How to Use OneDrive’s “Personal Vault” to Secure Your Files
Microsoft’s OneDrive cloud storage service now includes a “Personal Vault” for your sensitive files. These files are encrypted and protected with additional two-factor verification, even when they’re synced to your Windows 10 PC.
OneDrive’s Personal Vault became available worldwide on September 30, 2019. It works on Windows 10, Android, iPhone, iPad, and the web.
What Is the “Personal Vault” in OneDrive?
The Personal Vault is an extra-secure storage area for your files in OneDrive. For example, if you’re going to store sensitive financial documents or copies of your passport in OneDrive, you’ll probably want to put them in your Personal Vault to extra security.
Your Personal Vault requires extra authentication before you can access any files inside it. Every time you access them, you’ll have to provide a two-factor authentication code, a PIN, fingerprint authentication, or facial authentication. On Windows 10, you can use Windows Hello to authenticate. They’ll automatically lock after twenty minutes of inactivity, forcing you to authenticate again before accessing them. If you access them via the OneDrive website, they won’t be cached by your browser.
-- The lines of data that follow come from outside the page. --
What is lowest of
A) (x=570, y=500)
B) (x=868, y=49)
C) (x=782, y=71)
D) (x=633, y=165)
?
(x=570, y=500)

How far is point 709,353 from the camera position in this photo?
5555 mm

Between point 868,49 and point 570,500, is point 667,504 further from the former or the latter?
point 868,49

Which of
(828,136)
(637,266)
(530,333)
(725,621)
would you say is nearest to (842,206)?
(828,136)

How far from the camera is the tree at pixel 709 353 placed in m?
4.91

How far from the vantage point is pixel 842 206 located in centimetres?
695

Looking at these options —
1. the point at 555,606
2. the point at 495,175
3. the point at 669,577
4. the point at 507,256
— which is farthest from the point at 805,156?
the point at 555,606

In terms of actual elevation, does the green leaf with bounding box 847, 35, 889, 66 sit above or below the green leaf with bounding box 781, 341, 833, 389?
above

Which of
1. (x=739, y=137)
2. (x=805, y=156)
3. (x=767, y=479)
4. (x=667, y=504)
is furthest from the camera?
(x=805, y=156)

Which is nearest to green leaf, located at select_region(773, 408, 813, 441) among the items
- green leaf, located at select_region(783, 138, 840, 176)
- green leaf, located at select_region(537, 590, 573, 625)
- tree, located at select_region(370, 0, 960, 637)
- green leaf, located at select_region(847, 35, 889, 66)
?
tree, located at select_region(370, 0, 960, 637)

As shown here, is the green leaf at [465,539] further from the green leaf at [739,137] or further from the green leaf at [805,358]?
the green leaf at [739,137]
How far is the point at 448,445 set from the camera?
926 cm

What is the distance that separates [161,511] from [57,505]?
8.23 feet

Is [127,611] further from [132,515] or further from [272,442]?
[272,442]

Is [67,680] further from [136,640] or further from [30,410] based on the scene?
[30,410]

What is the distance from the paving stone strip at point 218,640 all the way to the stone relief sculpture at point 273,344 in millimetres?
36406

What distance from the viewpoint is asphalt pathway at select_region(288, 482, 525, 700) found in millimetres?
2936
The Personal Vault encrypts the files inside it. On Windows 10, the Personal Vault stores these files on a BitLocker-encrypted area of your hard drive. This works even if you have Windows 10 Home and aren’t using BitLocker for anything else. Microsoft says your files are also encrypted at rest on Microsoft’s servers.
Files stored in the Personal Vault can’t be shared with anyone. Even if you share a file and then move it into the Personal Vault, sharing will be disabled for that file. This gives you peace of mind: You can’t accidentally share a sensitive file as long as it’s stored in here.
With the OneDrive app on your phone, you can scan documents and take photos directly from the Personal Vault, storing them in the secure location without placing them elsewhere on your phone first.